Oireachtas Joint and Select Committees

Tuesday, 28 November 2023

Select Committee on Children and Youth Affairs

Estimates for Public Services 2023
Vote 40 - Children, Equality, Disability, Integration and Youth (Supplementary)
Vote 25 - Irish Human Rights and Equality Commission (Supplementary)

Photo of Michael CreedMichael Creed (Cork North West, Fine Gael) | Oireachtas source

Yes, I am. I am trying to keep an eye on multiple committee proceedings so please forgive me for not being present in person in the committee room.

I welcome the Minister, Deputy O'Gorman, and the Minister of State, Deputy Rabbitte, and commend them on the sustained progress and budget lines that they have secured for their Department. That is always a critical indicator of service capacity and delivery and, in that context, fair credit is due in terms of securing budget allocations.

I want to zone in on two points raised by the previous contributor, the early years childcare sector and residential placements for adults with disabilities. First, on the early years sector, it is abundantly clear, not just from the budget allocations but by any metrics, that very significant progress has been made in early childhood care and education. I often look at this as a kind of three-legged stool in that we have the parents and children who are receiving the care on one leg, the staff working there on another and then the service provider. I want to focus my question to the Minister, Deputy O'Gorman, on the service providers. They are generally a mix of the private sector and the community not-for-profit sector. I have raised this matter previously with officials from the Minister's Department. I am concerned about what I would categorise as the smaller private sector providers who generally tend to be both proprietors and people working at the coalface in terms of the delivery of early childhood care. Notwithstanding the words of comfort that the Minister delivered in response to a question by Deputy Sherlock, I am significantly concerned that there is going to be a very significant exodus of these small-scale service providers out of the early childhood sector.

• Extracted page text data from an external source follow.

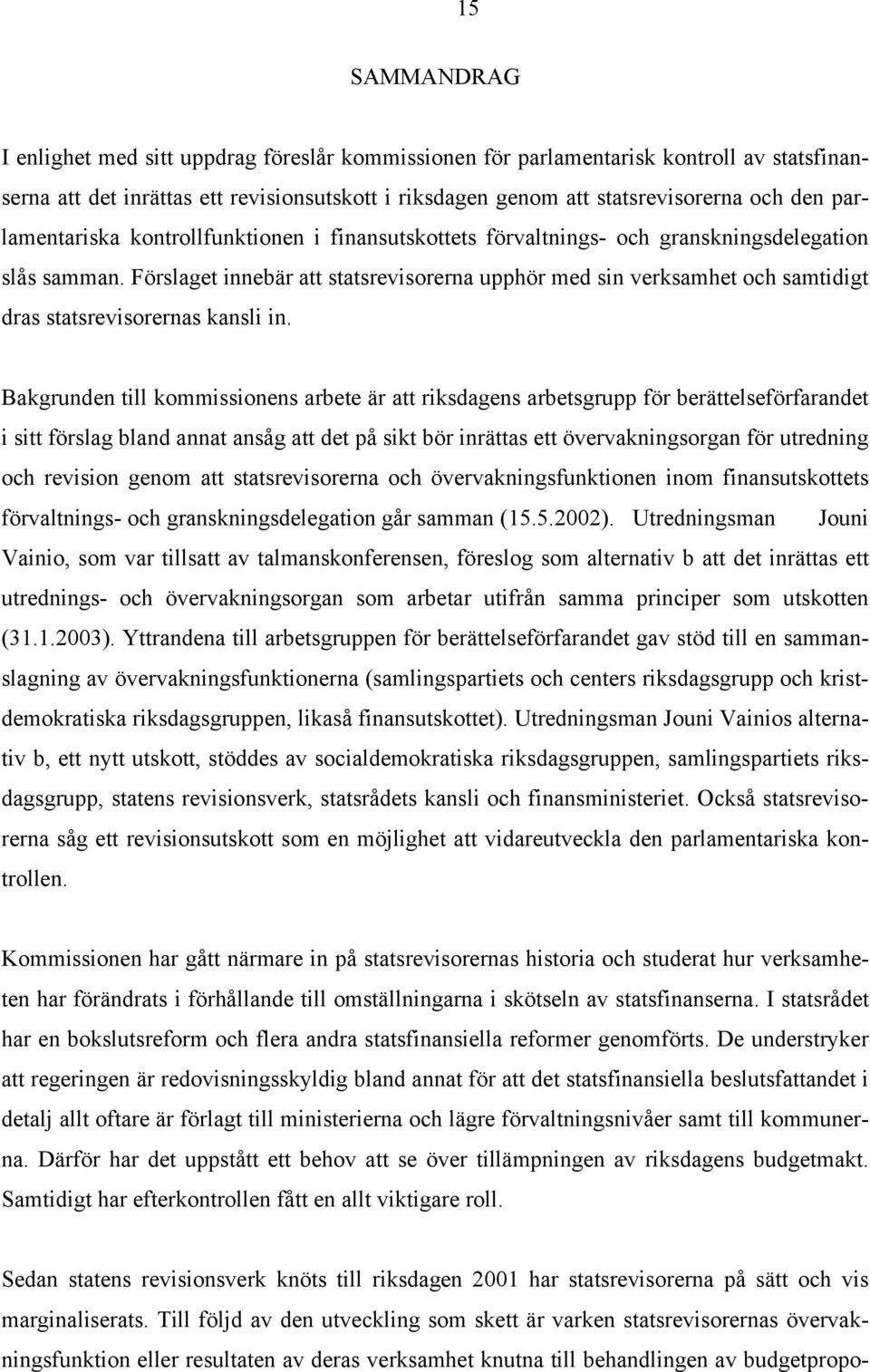 15

SAMMANDRAG

I enlighet med sitt uppdrag föreslår kommissionen för parlamentarisk kontroll av statsfinanserna att det inrättas ett revisionsutskott i riksdagen genom att statsrevisorerna och den parlamentariska kontrollfunktionen i finansutskottets förvaltnings- och granskningsdelegation slås samman. Förslaget innebär att statsrevisorerna upphör med sin verksamhet och samtidigt dras statsrevisorernas kansli in.

Bakgrunden till kommissionens arbete är att riksdagens arbetsgrupp för berättelseförfarandet i sitt förslag bland annat ansåg att det på sikt bör inrättas ett övervakningsorgan för utredning och revision genom att statsrevisorerna och övervakningsfunktionen inom finansutskottets förvaltnings- och granskningsdelegation går samman (15.5.2002). Utredningsman Jouni Vainio, som var tillsatt av talmanskonferensen, föreslog som alternativ b att det inrättas ett utrednings- och övervakningsorgan som arbetar utifrån samma principer som utskotten (31.1.2003). Yttrandena till arbetsgruppen för berättelseförfarandet gav stöd till en sammanslagning av övervakningsfunktionerna (samlingspartiets och centers riksdagsgrupp och kristdemokratiska riksdagsgruppen, likaså finansutskottet). Utredningsman Jouni Vainios alternativ b, ett nytt utskott, stöddes av socialdemokratiska riksdagsgruppen, samlingspartiets riksdagsgrupp, statens revisionsverk, statsrådets kansli och finansministeriet. Också statsrevisorerna såg ett revisionsutskott som en möjlighet att vidareutveckla den parlamentariska kontrollen.

Kommissionen har gått närmare in på statsrevisorernas historia och studerat hur verksamheten har förändrats i förhållande till omställningarna i skötseln av statsfinanserna. I statsrådet har en bokslutsreform och flera andra statsfinansiella reformer genomförts. De understryker att regeringen är redovisningsskyldig bland annat för att det statsfinansiella beslutsfattandet i detalj allt oftare är förlagt till ministerierna och lägre förvaltningsnivåer samt till kommunerna. Därför har det uppstått ett behov att se över tillämpningen av riksdagens budgetmakt. Samtidigt har efterkontrollen fått en allt viktigare roll.

Sedan statens revisionsverk knöts till riksdagen 2001 har statsrevisorerna på sätt och vis marginaliserats. Till följd av den utveckling som skett är varken statsrevisorernas övervakningsfunktion eller resultaten av deras verksamhet knutna till behandlingen av budgetpropo-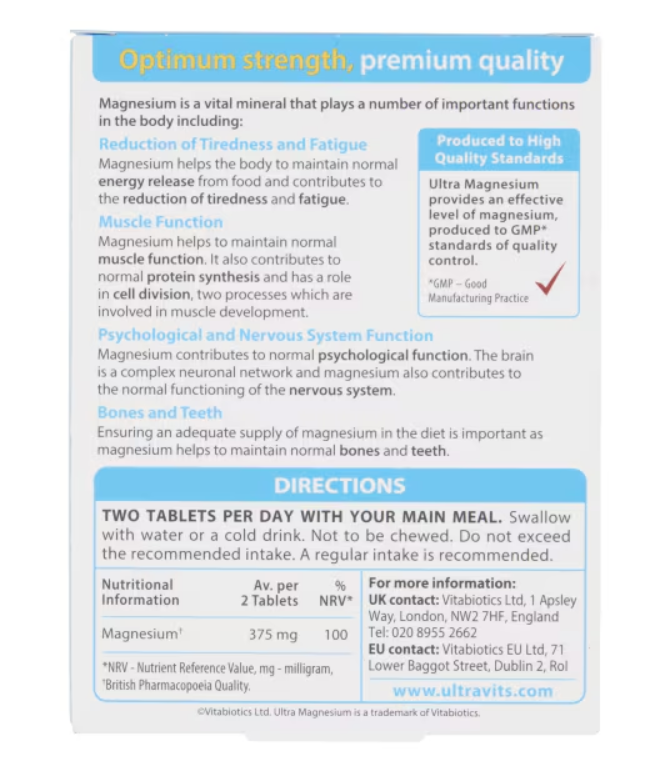 Optimum strength, premium quality

Magnesium is a vital mineral that plays a number of important functions in the body including:

Reduction of Tiredness and Fatigue
Magnesium helps the body to maintain normal energy release from food and contributes to the reduction of tiredness and fatigue.

Muscle Function
Magnesium helps to maintain normal muscle function. It also contributes to normal protein synthesis and has a role in cell division, two processes which are involved in muscle development.

Produced to High Quality Standards
Ultra Magnesium provides an effective level of magnesium, produced to GMP* standards of quality control.
*GMP – Good Manufacturing Practice

Psychological and Nervous System Function
Magnesium contributes to normal psychological function. The brain is a complex neuronal network and magnesium also contributes to the normal functioning of the nervous system.

Bones and Teeth
Ensuring an adequate supply of magnesium in the diet is important as magnesium helps to maintain normal bones and teeth.

DIRECTIONS

TWO TABLETS PER DAY WITH YOUR MAIN MEAL. Swallow with water or a cold drink. Not to be chewed. Do not exceed the recommended intake. A regular intake is recommended.

| Nutritional Information | Av. per 2 Tablets | % NRV* |
|---|---|---|
| Magnesium† | 375 mg | 100 |

*NRV - Nutrient Reference Value, mg - milligram, †British Pharmacopoeia Quality.

For more information:
UK contact: Vitabiotics Ltd, 1 Apsley Way, London, NW2 7HF, England Tel: 020 8955 2662
EU contact: Vitabiotics EU Ltd, 71 Lower Baggot Street, Dublin 2, RoI
www.ultravits.com

©Vitabiotics Ltd. Ultra Magnesium is a trademark of Vitabiotics.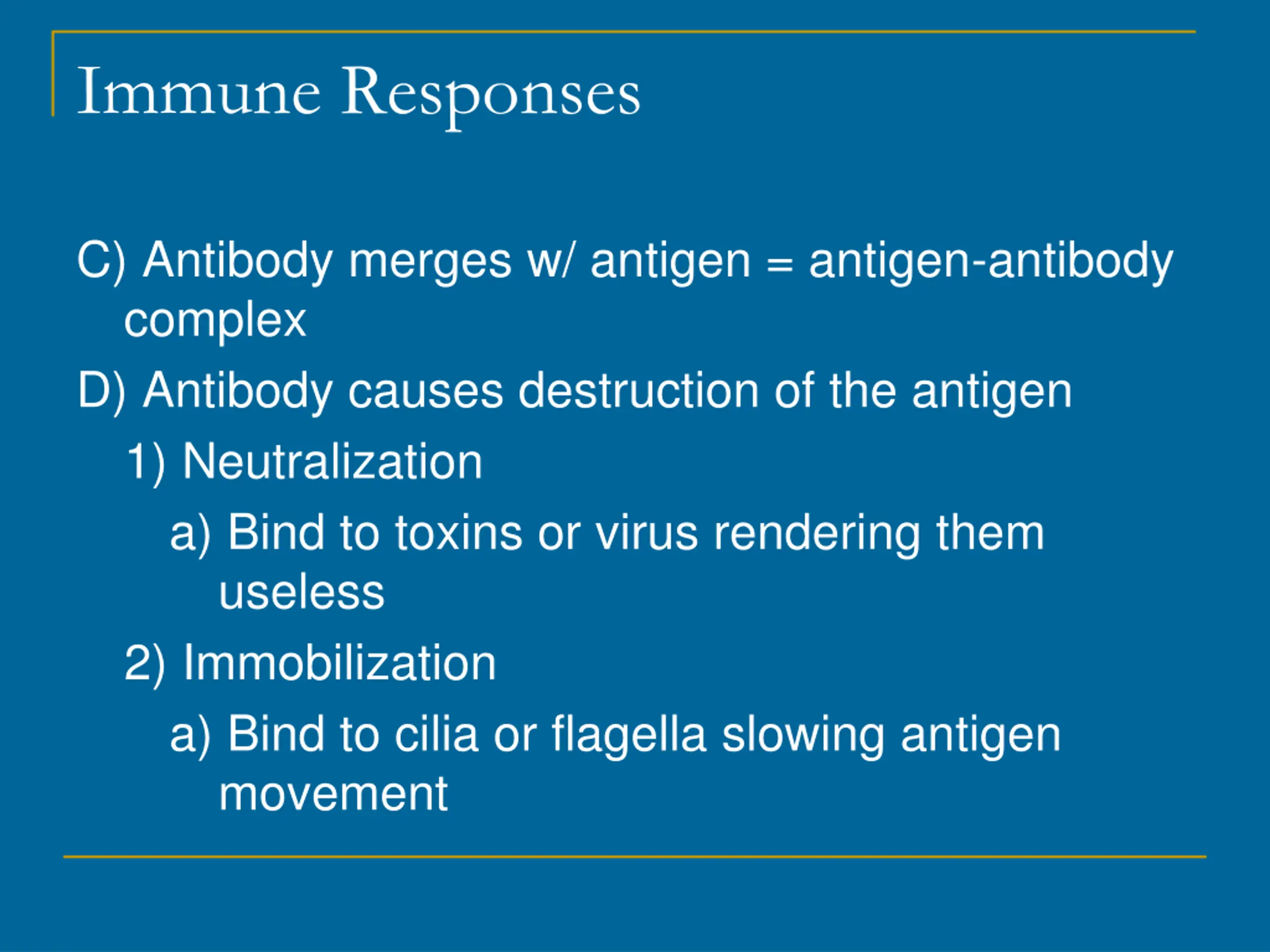 Immune Responses

C) Antibody merges w/ antigen = antigen-antibody complex

D) Antibody causes destruction of the antigen

1) Neutralization

a) Bind to toxins or virus rendering them useless

2) Immobilization

a) Bind to cilia or flagella slowing antigen movement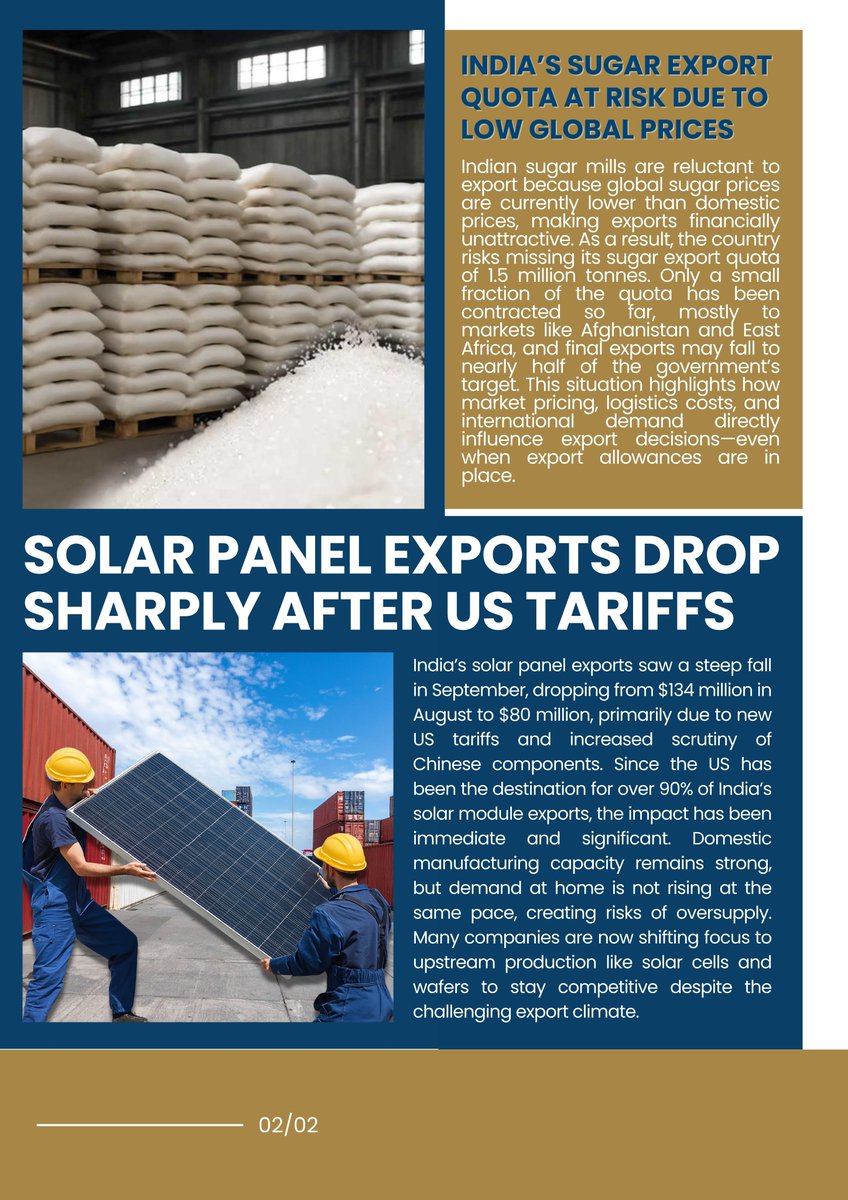 INDIA'S SUGAR EXPORT QUOTA AT RISK DUE TO LOW GLOBAL PRICES

Indian sugar mills are reluctant to export because global sugar prices are currently lower than domestic prices, making exports financially unattractive. As a result, the country risks missing its sugar export quota of 1.5 million tonnes. Only a small fraction of the quota has been contracted so far, mostly to markets like Afghanistan and East Africa, and final exports may fall to nearly half of the government's target. This situation highlights how market pricing, logistics costs, and international demand directly influence export decisions—even when export allowances are in place.

SOLAR PANEL EXPORTS DROP SHARPLY AFTER US TARIFFS

India's solar panel exports saw a steep fall in September, dropping from $134 million in August to $80 million, primarily due to new US tariffs and increased scrutiny of Chinese components. Since the US has been the destination for over 90% of India's solar module exports, the impact has been immediate and significant. Domestic manufacturing capacity remains strong, but demand at home is not rising at the same pace, creating risks of oversupply. Many companies are now shifting focus to upstream production like solar cells and wafers to stay competitive despite the challenging export climate.

02/02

These providers are both urban and rural. I represent a constituency that is substantially rural but has probably one of the biggest towns in County Cork within it. I come across these smaller, privately owned providers on a regular basis and the constant refrain is that they are drowning in administrative requirements. I welcome the fact there is ongoing engagement. It might well be the last straw that breaks the camel's back, but the increased reporting obligations recently communicated have driven many over the edge. That is a real tragedy in the context of the very substantial progress that has been made in the sector. Affordability for parents and the issue of retention of staff have been addressed, but this is a critical issue. It will be a tragedy and will impact in a myriad of different ways societally if we lose a substantial number of providers.

Has the Minister or his Department any handle on the likely exit from the sector of these smaller, privately owned providers and what specific comfort can he offer them? Something is required urgently to address their specific problems. The new funding model, welcome as it is in terms of increased funding, does not specifically give any comfort to them, particularly that cohort of smaller, privately owned providers who are delivering the ECCE-only model and not providing the full day-care service, who are particularly disadvantaged.

I will ask my second question and the Minister and Minister of State can then reply comprehensively. On the issue of residential placements for adults with disabilities, my experience is informed, like all of us in the House, by constituency representations and I deal with a myriad of organisations, from the HSE, which would be considered the State's own service provider, to organisations like CoAction, St. Joseph’s Foundation, the Brothers of Charity and Cope. Within all of the aforementioned, there is the good and the not-so-good, and some who were very good but have fallen from that perch. This is a problem that is quantifiable in terms of numbers, and it is quantifiable consequently in terms of the financial resources that are required to address it.

We are all aware of elderly couples living with their children with disabilities who are desperately concerned about what is going to happen at an undetermined point in the near future, when these elderly parents will no longer be in a position to deliver residential accommodation to their children. Is the model that we are pursuing - that of outsourcing it to the aforementioned organisations, including the HSE - the best model, or is there a better model available?

I do not have the answer but I am frustrated by the perceived lack of progress. I know the Minister will say that progress is being made incrementally but this is a quantifiable problem that we have not been able to solve yet and it is a stain on our collective endeavours. I would like to see accelerated progress but this raises the question of whether the model we are pursuing to deliver these residential opportunities is fit for purpose. If not, has any consideration been given to approaching the issue in a different way that is perhaps more community based or voluntary? I am not sure but I am frustrated by the lack of progress and the engagement with some of the service providers.